Until recently, wrote Michelle Boorstein at washingtonpost.com, it was practically “unheard of” for Catholic priests and seminarians to go “to investigators, journalists and lawyers with complaints about their superiors”. But the Me Too movement, and the fallout from the McCarrick case, has encouraged them to speak up. “The Washington Post has received more calls from Catholic seminarians and clergy members with tips and concerns in the past year than in the previous decade,” he wrote.
Moreover, seminarians are talking to each other. One seminarian in the Washington, DC, region, who spoke on condition of anonymity because he was worried about being dismissed from seminary, told the Post: “I’ve never had conversations in all the previous years like the ones I’ve had in the past year.
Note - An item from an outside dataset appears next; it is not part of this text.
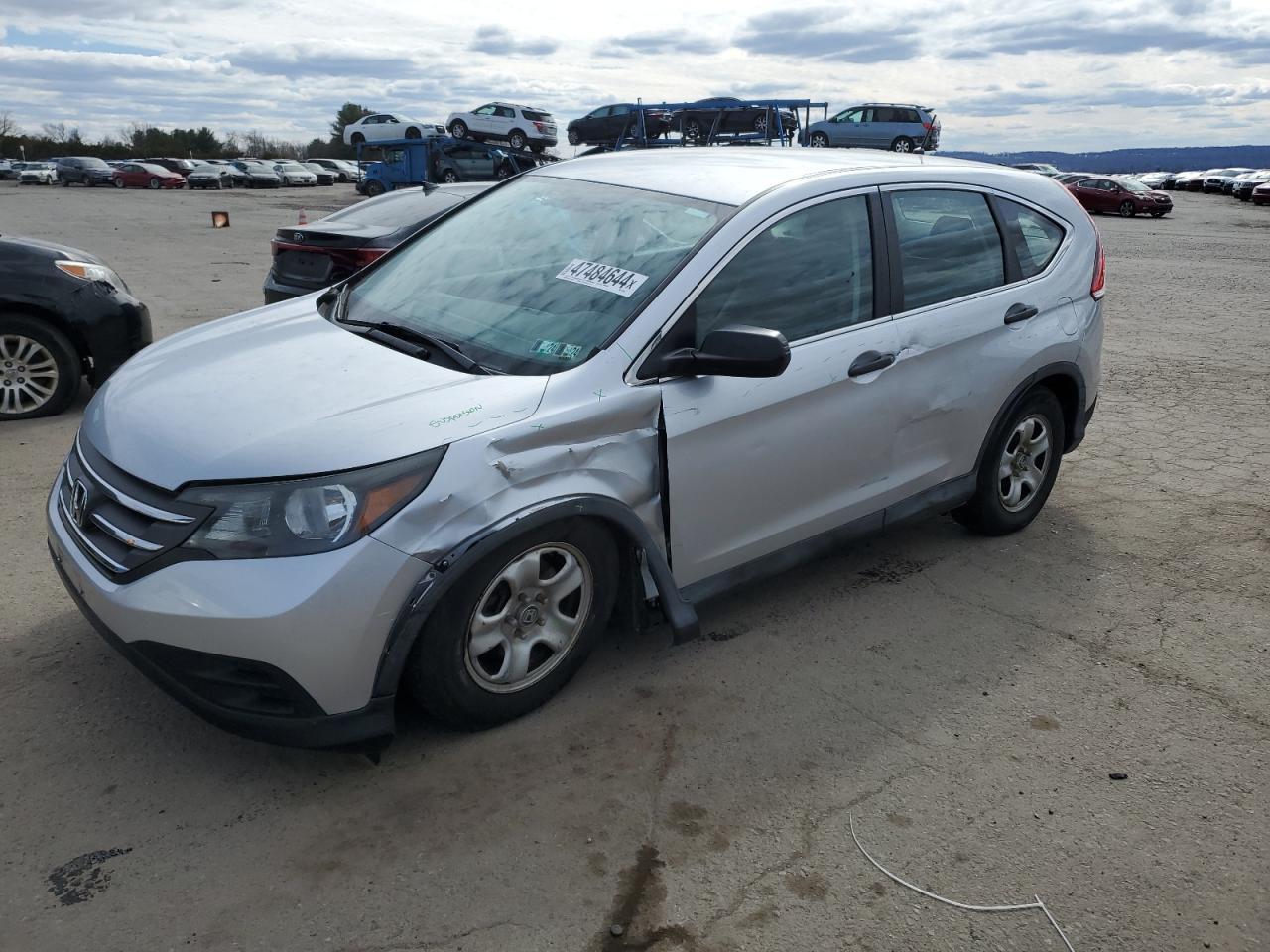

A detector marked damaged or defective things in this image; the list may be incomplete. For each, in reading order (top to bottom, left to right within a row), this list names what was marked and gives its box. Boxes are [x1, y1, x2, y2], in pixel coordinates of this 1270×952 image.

People feel they can finally talk about things.”
The new atmosphere is already leading to change: “More than half-a-dozen priests and former seminarians were the key whistleblowers in the recent fall of West Virginia Bishop Michael Bransfield,” who was accused of sexual and financial misconduct. (He denies any wrongdoing.)
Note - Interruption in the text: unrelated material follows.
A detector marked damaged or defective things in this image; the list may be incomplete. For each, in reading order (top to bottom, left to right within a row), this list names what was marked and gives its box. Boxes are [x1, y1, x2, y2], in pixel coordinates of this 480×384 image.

Catholic media have also played a part. “Some say the expanding of a more aggressive Catholic media in the past couple of years has emboldened Catholics, including seminarians, to challenge the hierarchy.”
What links incivility and unsound doctrine
One key theme of St Paul’s letters to Timothy and Titus is “insistence on sound doctrine”, wrote Mgr Charles Pope at cathstan.org. But Paul “also makes an interesting connection between doctrine and civility”.
Paul writes that “Whoever teaches something different and does not agree with the sound words of our Lord Jesus Christ” becomes entangled in “arguments and verbal disputes. From these come envy, rivalry, insults, evil suspicions, and mutual friction among people with corrupted minds, who are deprived of the truth.”
We can see this phenomenon today, wrote Mgr Pope: rejection of true teaching goes hand-in-hand with “widespread incivility”.
What’s the connection? The loss of shared, agreed realities, thanks to “radical individualism and subjectivism”. Without the ability to discuss things with shared premises, “We have descended into vehement disagreements, strident protests, heated rivalries, and even
hatred.” Without the truth, “there will be no peace”.
Marriage, Confession and self-knowledge
A few years ago, wrote Haley Stewart at Church Life Journal, “I saw the most poignant image of what marriage is designed to be. As I waited in line for Confession, an elderly woman at the front of the line held the arm of her unsteady husband and walked him to the door of the confessional before taking a seat to wait for him.”
Marriage, Stewart wrote, “calls us to love our spouse, not with a blind love, but with the kind of love that pushes each towards self-knowledge and the grace that accompanies acknowledging our sin and strengthening us in our path towards virtue.”